══ TEXT UNDER STUDY ══

The Vacuity of American Politics again on Display in the Third 2012 Presidential Campaign Debate — Avoidance regarding Afghanistan and the Bland Acceptance of Indiscriminate Drone Killing — and Joe Klein’s Related Justification for Killing 4-Year Olds in the Name of National Security

© 2012 Peter Free

 

23 October 2012

 

 

The point — when we’re too gutless (or unaware) to force political candidates to address real issues, we deserve whatever metaphorical hellfire looms for us down the road

 

American politics has refined itself into the art of talking about nothing important or true.  Passionately expressed air-headedness appears to be the American norm.

 

Take last night’s third 2012 presidential campaign debate.

 

 

You would think than no one is currently being killed in America’s name, judging by how the debate progressed

 

Amid the debate’s customary avoidance of discussing real issues in real terms, two stood out as especially illustrative:

 

(1) When the subject of Afghanistan arose, both candidates agreed that 2014 was a good exit date.

 

But no one mentioned why it is really (as opposed to pretend) necessary to let American troops continue to dribble their lives away for two more years on a mission that has had no cognizable purpose for nine.

 

(2) When asked by moderator Bob Schieffer, Governor Romney said that he approved the use of drones, evidently in the same way that Commander in Chief Obama is using them.

 

Which means that both candidates approve a logically circular policy that says people are (or were) bad guys simply because a drone killed them.

 

Issues of law, morality, and the possibility of future payback by our enemies were not addressed.

 

 

The following day, Time magazine columnist Joe Klein inadvertently put American drone policy into concrete context — by saying that drone killing is okay, insofar as it is their 4-year olds (and not ours) who are being killed

 

Today, on Morning Joe, during a discussion of the emptiness of the presidential foreign policy debate, conservative host Joe Scarborough raised the moral questions that are implicit in our drone murder policy.

 

He questioned the policy of labeling people as bad guys (after the fact), simply because a drone had blown them up.  And he objected to the immorality of “4-year old girls being blown to bits” — (a comment he made at the 10:00 mark of the below cited video clip).

═══
══ SOURCE MATERIAL ══

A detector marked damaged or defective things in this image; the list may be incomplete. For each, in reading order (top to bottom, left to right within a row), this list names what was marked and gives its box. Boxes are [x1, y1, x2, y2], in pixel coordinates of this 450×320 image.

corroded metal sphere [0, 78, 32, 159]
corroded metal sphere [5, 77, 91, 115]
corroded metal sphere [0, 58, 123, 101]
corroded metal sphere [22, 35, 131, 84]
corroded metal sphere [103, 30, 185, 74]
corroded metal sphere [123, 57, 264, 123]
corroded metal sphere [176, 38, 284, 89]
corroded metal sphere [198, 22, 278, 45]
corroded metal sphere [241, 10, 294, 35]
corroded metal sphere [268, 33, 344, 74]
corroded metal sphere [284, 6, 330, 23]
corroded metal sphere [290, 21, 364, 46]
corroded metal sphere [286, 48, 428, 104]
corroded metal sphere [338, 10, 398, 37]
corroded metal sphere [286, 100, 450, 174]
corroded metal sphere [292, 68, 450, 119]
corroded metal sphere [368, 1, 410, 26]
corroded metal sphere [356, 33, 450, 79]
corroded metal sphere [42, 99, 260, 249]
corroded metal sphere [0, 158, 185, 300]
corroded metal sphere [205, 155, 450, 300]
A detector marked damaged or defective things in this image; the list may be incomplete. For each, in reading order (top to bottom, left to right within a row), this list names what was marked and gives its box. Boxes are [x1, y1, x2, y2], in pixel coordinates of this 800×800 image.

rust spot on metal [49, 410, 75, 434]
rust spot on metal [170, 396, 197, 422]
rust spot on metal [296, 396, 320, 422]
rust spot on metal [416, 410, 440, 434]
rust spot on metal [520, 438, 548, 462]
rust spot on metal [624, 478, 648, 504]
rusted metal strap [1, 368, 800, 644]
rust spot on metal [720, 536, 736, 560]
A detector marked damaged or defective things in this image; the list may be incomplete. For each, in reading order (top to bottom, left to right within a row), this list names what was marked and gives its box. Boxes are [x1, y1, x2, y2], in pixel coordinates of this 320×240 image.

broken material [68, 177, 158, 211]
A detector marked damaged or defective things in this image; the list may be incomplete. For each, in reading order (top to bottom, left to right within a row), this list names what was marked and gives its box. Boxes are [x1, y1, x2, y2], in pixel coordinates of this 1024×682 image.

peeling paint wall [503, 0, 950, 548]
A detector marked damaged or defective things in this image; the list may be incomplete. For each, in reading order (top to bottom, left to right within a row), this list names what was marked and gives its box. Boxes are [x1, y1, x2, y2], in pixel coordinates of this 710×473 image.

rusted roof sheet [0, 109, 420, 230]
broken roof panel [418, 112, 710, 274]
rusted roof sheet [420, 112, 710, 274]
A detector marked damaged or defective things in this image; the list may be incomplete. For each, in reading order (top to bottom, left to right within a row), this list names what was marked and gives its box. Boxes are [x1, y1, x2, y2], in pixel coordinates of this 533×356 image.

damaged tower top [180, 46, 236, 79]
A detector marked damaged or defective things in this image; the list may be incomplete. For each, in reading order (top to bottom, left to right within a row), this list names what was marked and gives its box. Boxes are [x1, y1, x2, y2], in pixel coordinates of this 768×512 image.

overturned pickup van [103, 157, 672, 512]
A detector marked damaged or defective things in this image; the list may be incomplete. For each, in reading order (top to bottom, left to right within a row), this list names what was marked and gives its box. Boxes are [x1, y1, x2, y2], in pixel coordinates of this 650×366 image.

═══

> _EXERCISE SET_
**a)** Answer these questions using the debate commentary:
(i) Which exit date from Afghanistan did both candidates agree on?
(ii) Which moderator asked Governor Romney about drones?
(iii) At what mark of the video clip did Joe Scarborough comment on "4-year old girls being blown to bits"?
**b)** Extract everything in the debate commentary from "Issues of law, morality, and" down to "drone murder policy.", copying it exactly.

> _YOUR WRITTEN ANSWERS_
**a)**
(i) 2014
(ii) Bob Schieffer
(iii) The 10:00 mark

**b)**
Issues of law, morality, and the possibility of future payback by our enemies were not addressed.

 

 

The following day, Time magazine columnist Joe Klein inadvertently put American drone policy into concrete context — by saying that drone killing is okay, insofar as it is their 4-year olds (and not ours) who are being killed

 

Today, on Morning Joe, during a discussion of the emptiness of the presidential foreign policy debate, conservative host Joe Scarborough raised the moral questions that are implicit in our drone murder policy.